### ИСХОДНЫЙ ТЕКСТ
──────────────────────────────

«Для обмана немцев ставили фанерные танки» ( 1 фото )

Это интересно




Колоссальную поддержку советским разведчикам на войне оказывало местное население

Бойко Иван Акимович, полковник в отставке. Родился 19 марта 1924 года в селе Подворки Переяслав-Хмельницкого района Киевской области. Участник боевых действий в составе 1-го Украинского фронта 3-й гвардейской танковой армии 182-го инженерно-механизированного батальона. Разведчик, старшина взвода разведки. Принимал участие в боевых действиях при освобождении Украины, Киева, на Букринском и Лютежском плацдармах, освобождал Васильков, Фастов, Хмельницкий, Винницу, Варшаву, Польшу. Под Краковом был ранен.

- Я родился 19 марта 1924 года в селе Подворки Переяслав-Хмельницкого района Киевской области в крестьянской семье. Отец до войны был колхозником, но еще он и столярничал, делал бочки, сапожничал. Когда началась война, он и пятнадцать моих дядек с отцовской и материнской линий ушли на фронт. Дядьки погибли, а отец, после 72-дневной обороны Киева, раненым попал в плен. У мамы было больное сердце, но она смогла его найти и забрать домой, местных немцы домой отпускали. Если бы не мама – он бы погиб в плену. Когда я шел на фронт, отец мне заявил: «Сынок, ни в коем случае не вздумай попасть в плен. Оставь в своем оружии последний патрон. Используй его. Потому что видишь, каким я пришел?»

До войны я окончил девять классов. Наша школа в Переяславе считалась образцовой, а еще у нас в Переяславе была техническая станция. Девушки занимались там своим рукоделием, а мы занимались своим – авиамоделизмом, радиотехникой, фотографией. Мы делали детекторные приемники, а потом уже и ламповые. Надо сказать, что в селах тогда не везде было радио, и вот я придумал – брал макитру, это такой большой глиняный кувшин, клал туда наушники, и 4-5 человек могли слушать радио.

Когда началась война, это мне пригодилось. У меня были друзья – Левченко, Седегей, которые тоже увлекались радиоделом. Когда началась война, мы свои приемники спрятали, чтобы никто не знал. У меня на хате, которая покрыта соломой, на перекладинах, на балках была проведена антенна и я слушал сводки Совинформбюро. Левченко и Седегей тоже слушали, но через два месяца немцы их арестовали. У Седегея кроме приемника нашли еще и знамя полка, который отступал через нас, и хлопцев забрали. Отправили в Германию. Левченко после войны вернулся, а вот Седегей – нет.

──────────────────────────────

### МАТЕРИАЛЫ ДЛЯ ПРОСМОТРА

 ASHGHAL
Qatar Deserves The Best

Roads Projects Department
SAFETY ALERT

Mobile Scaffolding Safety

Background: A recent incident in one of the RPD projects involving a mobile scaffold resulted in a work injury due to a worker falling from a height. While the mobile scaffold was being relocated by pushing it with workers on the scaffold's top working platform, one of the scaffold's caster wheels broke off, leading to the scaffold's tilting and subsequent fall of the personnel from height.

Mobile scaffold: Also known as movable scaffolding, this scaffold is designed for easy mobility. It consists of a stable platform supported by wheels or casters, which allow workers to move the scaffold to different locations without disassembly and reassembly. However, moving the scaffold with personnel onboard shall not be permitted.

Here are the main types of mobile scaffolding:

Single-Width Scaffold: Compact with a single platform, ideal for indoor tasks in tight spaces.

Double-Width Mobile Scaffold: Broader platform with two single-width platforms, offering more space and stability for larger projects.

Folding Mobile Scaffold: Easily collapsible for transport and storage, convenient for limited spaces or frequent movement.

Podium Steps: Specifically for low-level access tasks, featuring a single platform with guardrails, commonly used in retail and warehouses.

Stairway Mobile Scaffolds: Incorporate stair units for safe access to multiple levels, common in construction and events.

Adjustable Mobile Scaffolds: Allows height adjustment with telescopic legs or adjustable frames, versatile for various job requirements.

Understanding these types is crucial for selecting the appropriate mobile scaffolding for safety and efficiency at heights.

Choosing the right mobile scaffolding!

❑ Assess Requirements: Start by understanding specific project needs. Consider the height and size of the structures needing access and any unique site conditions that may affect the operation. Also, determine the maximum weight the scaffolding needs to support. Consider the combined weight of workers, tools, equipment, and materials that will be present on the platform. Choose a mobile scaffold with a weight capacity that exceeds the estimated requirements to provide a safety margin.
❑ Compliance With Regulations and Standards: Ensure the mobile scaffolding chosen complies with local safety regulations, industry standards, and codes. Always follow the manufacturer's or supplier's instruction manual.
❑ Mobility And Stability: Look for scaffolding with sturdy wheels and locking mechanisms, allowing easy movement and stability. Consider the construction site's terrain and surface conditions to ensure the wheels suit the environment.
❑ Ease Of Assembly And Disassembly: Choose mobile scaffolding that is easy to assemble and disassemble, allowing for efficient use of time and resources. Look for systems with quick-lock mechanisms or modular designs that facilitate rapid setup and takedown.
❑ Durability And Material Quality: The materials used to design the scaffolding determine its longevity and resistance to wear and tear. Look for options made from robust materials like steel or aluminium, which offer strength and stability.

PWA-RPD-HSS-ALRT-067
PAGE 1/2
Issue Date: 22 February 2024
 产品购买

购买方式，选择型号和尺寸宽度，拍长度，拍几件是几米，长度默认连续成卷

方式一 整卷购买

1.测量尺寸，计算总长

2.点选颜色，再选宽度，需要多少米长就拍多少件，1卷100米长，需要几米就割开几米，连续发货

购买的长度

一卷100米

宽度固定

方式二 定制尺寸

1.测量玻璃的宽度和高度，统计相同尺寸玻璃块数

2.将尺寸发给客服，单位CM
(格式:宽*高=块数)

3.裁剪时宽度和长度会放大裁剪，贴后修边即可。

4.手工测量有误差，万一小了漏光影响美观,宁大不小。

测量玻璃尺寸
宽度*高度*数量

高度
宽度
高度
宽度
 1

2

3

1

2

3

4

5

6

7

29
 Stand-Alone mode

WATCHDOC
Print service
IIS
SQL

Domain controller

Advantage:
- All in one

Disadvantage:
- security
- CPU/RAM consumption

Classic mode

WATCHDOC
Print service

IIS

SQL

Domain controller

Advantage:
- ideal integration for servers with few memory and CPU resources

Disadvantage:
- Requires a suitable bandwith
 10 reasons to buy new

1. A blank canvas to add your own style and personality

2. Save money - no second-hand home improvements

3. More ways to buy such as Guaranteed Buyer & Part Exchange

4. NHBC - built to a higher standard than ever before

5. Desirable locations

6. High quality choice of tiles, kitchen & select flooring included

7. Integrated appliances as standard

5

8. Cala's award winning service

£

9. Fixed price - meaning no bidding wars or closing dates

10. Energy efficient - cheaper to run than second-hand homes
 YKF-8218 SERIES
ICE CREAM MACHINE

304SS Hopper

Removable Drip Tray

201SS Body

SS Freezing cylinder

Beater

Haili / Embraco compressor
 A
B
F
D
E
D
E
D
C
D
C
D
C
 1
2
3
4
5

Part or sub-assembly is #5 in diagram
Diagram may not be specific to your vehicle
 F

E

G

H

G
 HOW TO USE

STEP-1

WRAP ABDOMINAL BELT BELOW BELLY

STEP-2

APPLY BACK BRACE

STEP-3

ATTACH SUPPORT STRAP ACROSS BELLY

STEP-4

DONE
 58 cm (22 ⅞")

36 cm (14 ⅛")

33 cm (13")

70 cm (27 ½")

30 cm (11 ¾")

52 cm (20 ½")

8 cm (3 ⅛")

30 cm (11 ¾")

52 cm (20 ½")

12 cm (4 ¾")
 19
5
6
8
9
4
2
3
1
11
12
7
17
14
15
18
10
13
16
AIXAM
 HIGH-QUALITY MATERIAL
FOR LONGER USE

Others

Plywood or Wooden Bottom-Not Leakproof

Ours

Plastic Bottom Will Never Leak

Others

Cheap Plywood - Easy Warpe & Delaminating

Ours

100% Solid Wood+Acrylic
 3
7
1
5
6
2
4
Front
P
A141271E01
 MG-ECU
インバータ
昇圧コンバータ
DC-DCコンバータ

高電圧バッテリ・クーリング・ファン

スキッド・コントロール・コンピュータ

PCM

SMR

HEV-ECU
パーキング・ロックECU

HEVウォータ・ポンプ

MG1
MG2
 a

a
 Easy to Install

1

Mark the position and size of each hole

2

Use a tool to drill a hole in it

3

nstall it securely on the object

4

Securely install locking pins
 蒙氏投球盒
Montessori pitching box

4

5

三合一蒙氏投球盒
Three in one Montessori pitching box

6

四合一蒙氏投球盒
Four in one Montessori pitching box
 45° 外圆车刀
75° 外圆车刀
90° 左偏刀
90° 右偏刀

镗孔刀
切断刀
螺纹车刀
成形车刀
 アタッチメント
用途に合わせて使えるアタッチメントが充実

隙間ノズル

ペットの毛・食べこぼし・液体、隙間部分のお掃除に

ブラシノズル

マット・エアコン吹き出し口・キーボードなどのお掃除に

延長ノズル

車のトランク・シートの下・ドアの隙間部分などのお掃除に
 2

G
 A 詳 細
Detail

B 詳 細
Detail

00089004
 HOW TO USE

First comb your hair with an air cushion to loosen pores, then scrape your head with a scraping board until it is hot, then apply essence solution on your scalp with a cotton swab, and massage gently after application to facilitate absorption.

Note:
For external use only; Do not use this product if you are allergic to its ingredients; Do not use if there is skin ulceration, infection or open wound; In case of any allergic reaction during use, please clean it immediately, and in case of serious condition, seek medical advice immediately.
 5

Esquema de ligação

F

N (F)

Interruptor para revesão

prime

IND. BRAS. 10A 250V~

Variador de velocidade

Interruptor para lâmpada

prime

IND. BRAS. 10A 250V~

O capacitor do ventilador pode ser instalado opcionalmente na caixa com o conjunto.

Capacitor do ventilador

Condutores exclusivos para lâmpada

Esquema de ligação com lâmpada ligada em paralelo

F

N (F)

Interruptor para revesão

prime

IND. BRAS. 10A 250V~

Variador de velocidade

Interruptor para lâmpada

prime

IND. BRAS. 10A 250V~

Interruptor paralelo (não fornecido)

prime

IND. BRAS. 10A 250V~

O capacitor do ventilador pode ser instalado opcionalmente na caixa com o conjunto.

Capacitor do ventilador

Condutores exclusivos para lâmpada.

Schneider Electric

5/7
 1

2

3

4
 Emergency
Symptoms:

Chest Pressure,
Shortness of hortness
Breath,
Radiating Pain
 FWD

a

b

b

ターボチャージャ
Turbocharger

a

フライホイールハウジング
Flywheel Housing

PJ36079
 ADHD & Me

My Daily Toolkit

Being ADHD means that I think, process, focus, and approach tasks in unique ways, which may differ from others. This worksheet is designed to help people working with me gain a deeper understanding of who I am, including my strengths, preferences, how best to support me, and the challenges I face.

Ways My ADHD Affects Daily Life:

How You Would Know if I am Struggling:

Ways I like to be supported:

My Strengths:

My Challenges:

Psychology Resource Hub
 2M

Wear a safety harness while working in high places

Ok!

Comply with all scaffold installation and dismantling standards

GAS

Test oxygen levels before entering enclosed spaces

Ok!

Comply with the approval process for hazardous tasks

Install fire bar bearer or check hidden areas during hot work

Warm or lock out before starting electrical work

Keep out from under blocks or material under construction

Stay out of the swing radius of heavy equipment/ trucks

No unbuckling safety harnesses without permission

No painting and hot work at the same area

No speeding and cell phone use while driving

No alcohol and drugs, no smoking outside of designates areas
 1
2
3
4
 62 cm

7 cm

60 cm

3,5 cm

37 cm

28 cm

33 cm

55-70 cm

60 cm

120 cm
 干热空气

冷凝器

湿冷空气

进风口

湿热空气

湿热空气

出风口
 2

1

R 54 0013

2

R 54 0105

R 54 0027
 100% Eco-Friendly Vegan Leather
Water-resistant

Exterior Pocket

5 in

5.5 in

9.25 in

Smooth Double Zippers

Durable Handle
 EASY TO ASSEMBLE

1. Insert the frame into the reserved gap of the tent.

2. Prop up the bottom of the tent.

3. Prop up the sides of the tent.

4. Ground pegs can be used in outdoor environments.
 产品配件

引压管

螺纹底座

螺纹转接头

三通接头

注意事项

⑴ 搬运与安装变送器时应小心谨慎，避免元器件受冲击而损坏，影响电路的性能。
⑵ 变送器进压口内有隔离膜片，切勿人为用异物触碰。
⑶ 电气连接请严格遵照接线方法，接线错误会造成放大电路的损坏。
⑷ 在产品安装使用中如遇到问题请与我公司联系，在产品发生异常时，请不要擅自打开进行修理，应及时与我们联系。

──────────────────────────────

### ЗАДАНИЕ
Продолжите воспоминания Ивана Акимовича Бойко о войне, начав сразу после последнего приведенного абзаца. Строки выше взяты из другого источника, не из исходного текста.

### ОТВЕТ
Я испугался и ламповые приемники, которые у меня были, утопил. А потом подумал: «А если я передислоцируюсь в село Демьянцы, которое 7 километров от нас…». Там моя тетя жила, а само село глухое было. И вот там мы с друзьями слушали Совинформбюро, писали сводки и раздавали их населению. А в 43-м, как только наши подошли к Переяславу, я добровольно пошел в армию.

22 сентября я попал на Букринский плацдарм. Я форсировал Днепр против Зарубинец, со мной был партизан Крячко, из отряда имени Чапаева. В отряде было 600 человек, а командовал им Ломако. Отряд готовил переправочные средства, чтобы помочь в переправе регулярной армии. Говорят, перед форсированием Днепра командиры партизанских отрядов были собраны в Москве, где получили указания оказывать войскам всяческую помощь в форсировании Днепра, а командиры частей и подразделений получили указание Верховного главнокомандующего о том, что они имеют право самостоятельно форсировать Днепр, где только найдется возможность. В результате Днепр был форсирован в 25 местах, а я вот попал на Букринский плацдарм.

22 сентября я на лодке переправился через Днепр, со мной переправлялось подразделение Алексеева из 3-й гвардейской танковой армии. На правом берегу мы обнаружили затопленный понтон и смогли поднять его, отремонтировать и отправить на левый берег, в результате чего смогли переправить целый батальон.

К этому времени немцы перебросили к Днепру подмогу, но партизаны связали их огнем. И вот на правый берег 23 сентября переправился батальон Беляева из 3-й гвардейской танковой армии и начали расширять плацдарм. Но в связи с тем, что переправочные средства для танков и тяжелой артиллерии не были готовы, было переправлено только 2 танка. И вот там сержант Сикорский, танкист, и его экипаж действовали против немцев. Немцы пустили свои три танка. Сикорский подбил 2 танка. А третий танк подбили из противотанкового ружья. Сикорский, бедолага, погиб, ему присвоили звание Героя Советского Союза.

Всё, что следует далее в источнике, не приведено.